Wassergehalt - Inhaltsstoffe Kaffee

Rund 800 bis 1000 Inhaltsstoffe des Kaffees sind bisher identifiziert.

Die Hauptbestandteile werden in ihrer Bedeutung erläutert.

Es werden die am häufigsten gestellten Fragen nach den Wirkungen des Kaffees auf die menschliche Gesundheit beantwortet.

Kaffee hat aufgrund seiner belebenden Wirkung und seines außergewöhnlichen Geschmacks schon sehr früh die Neugierde und den Forscherdrang des Menschen geweckt.
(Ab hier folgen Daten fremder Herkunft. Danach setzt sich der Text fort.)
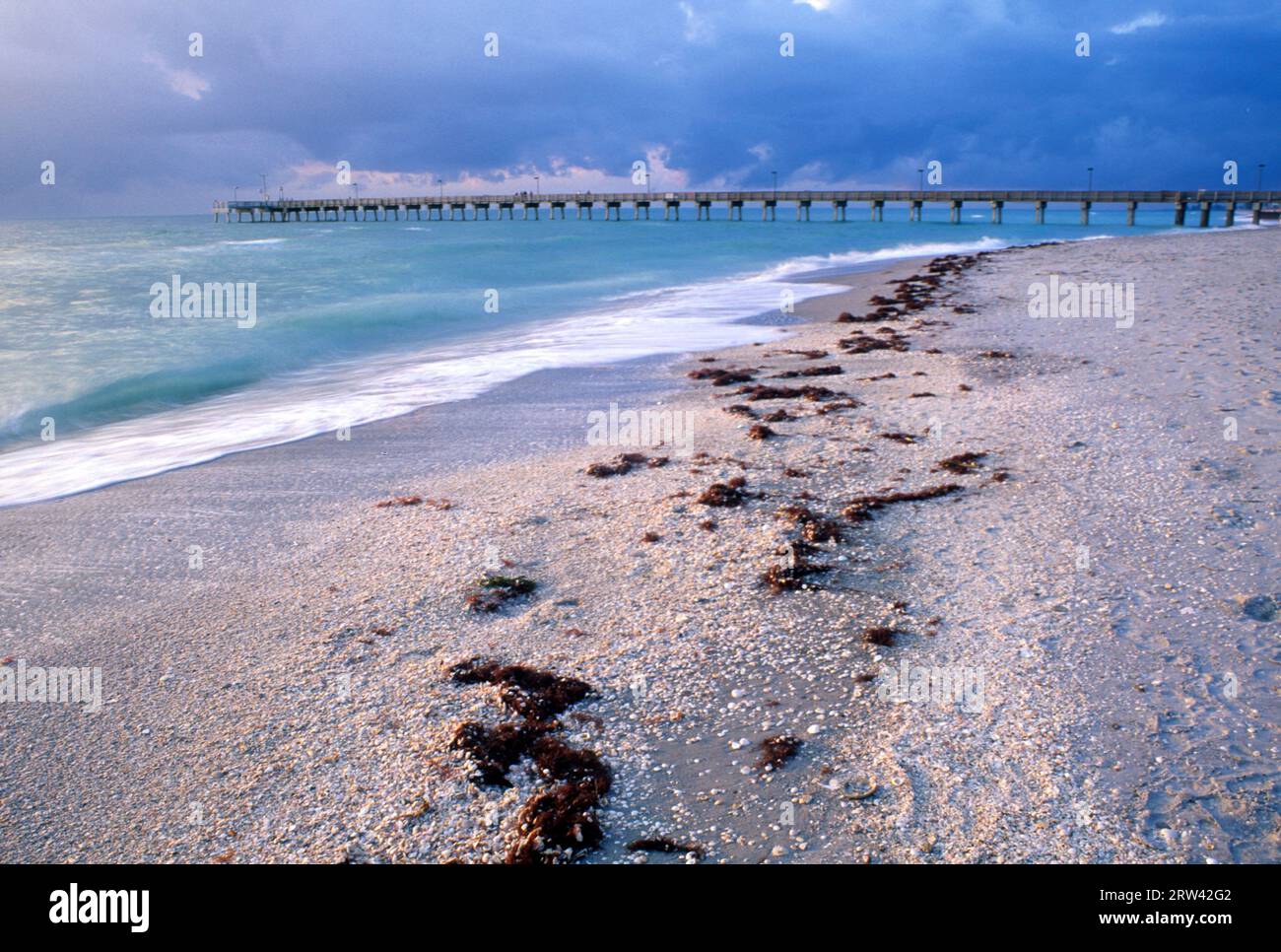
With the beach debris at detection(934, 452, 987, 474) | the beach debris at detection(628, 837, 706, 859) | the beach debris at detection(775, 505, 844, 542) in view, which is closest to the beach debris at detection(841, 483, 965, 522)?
the beach debris at detection(775, 505, 844, 542)

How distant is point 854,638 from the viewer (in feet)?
11.7

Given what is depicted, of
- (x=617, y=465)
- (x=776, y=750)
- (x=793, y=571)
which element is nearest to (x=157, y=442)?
(x=617, y=465)

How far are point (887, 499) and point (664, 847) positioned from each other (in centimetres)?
314

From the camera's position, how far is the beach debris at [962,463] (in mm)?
5559

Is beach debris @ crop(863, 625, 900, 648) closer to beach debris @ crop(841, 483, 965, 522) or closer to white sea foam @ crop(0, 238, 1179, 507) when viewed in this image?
beach debris @ crop(841, 483, 965, 522)

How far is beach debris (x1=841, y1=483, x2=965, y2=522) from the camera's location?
4887mm

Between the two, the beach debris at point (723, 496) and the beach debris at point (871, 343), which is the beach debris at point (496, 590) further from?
the beach debris at point (871, 343)

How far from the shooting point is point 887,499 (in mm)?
5117

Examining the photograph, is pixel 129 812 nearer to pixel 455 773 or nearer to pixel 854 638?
pixel 455 773

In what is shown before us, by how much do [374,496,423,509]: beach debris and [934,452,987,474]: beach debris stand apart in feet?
11.0
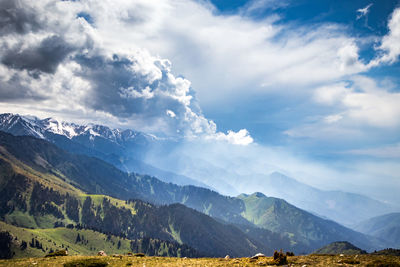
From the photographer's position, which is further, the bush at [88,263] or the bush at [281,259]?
the bush at [88,263]

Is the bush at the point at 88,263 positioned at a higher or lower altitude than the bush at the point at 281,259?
lower

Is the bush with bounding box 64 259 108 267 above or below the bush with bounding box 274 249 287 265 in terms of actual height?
below

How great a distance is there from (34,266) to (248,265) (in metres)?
31.3

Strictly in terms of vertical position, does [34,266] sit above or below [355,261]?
below

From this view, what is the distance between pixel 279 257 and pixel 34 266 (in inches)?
1388

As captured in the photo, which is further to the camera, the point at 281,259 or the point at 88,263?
the point at 88,263

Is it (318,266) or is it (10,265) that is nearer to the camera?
(318,266)

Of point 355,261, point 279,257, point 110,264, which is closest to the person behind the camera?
point 355,261

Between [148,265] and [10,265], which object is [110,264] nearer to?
[148,265]

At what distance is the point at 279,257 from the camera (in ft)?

So wurde die wichtigste Wert gebende Substanz, das Koffein, bereits im Jahr 1820 vom deutschen Chemiker Runge - übrigens auf Anregung von Goethe - isoliert. Trotz aller Anstrengungen ist es bis heute noch nicht gelungen, eine vollständige Bilanz aller Bestandteile des Kaffees aufzustellen, denn seine chemische Zusammensetzung ist äußerst komplex und hängt von einer Vielzahl von Faktoren ab. Mit den in jüngster Zeit deutlich verbesserten Analysemethoden konnte jedoch eine Fülle neuer Erkenntnisse zu den Inhaltsstoffen gewonnen werden.

Vorgestellt werden im Folgenden nur die bemerkenswertesten Inhaltsstoffe des Kaffees. Zu berücksichtigen ist dabei, dass beträchtliche Unterschiede zwischen den einzelnen Coffea-Arten sowie den Varietäten innerhalb einer Art bestehen. Entscheidend sind weiterhin die Herkunft, also Faktoren wie Breitengrad, Höhe, Neigung des Hanges, Bodenqualität, Klima, Anbauform und Aufbereitung. Nicht zu vergessen ist der Einfluss des Röstgrades auf die Zusammensetzung der Substanzen. Offenkundig gibt es keine zwei Kaffeesorten, die identisch sind, besonders auch dann nicht, wenn sie aus zwei verschiedenen Röstereien kommen.

Zur Erinnerung: Durch den Röstprozess nimmt das Gewicht der Kaffeebohne um 12 bis 20 % ab (Einbrandverlust), das Volumen aber um rund 50 bis 100 % zu. Mit Temperaturen zwischen 200 und 260° C beim Rösten kommt es, abgesehen vom optisch erkennbaren Bräunungsprozess, zu tief greifenden Vorgängen innerhalb der Kaffeebohne. Substanzen nehmen ab oder zu, und neue Stoffe entstehen. Und das unvergleichliche Aroma und der einzigartige Geschmack des Kaffees ist erst das Ergebnis dieses Röstprozesses.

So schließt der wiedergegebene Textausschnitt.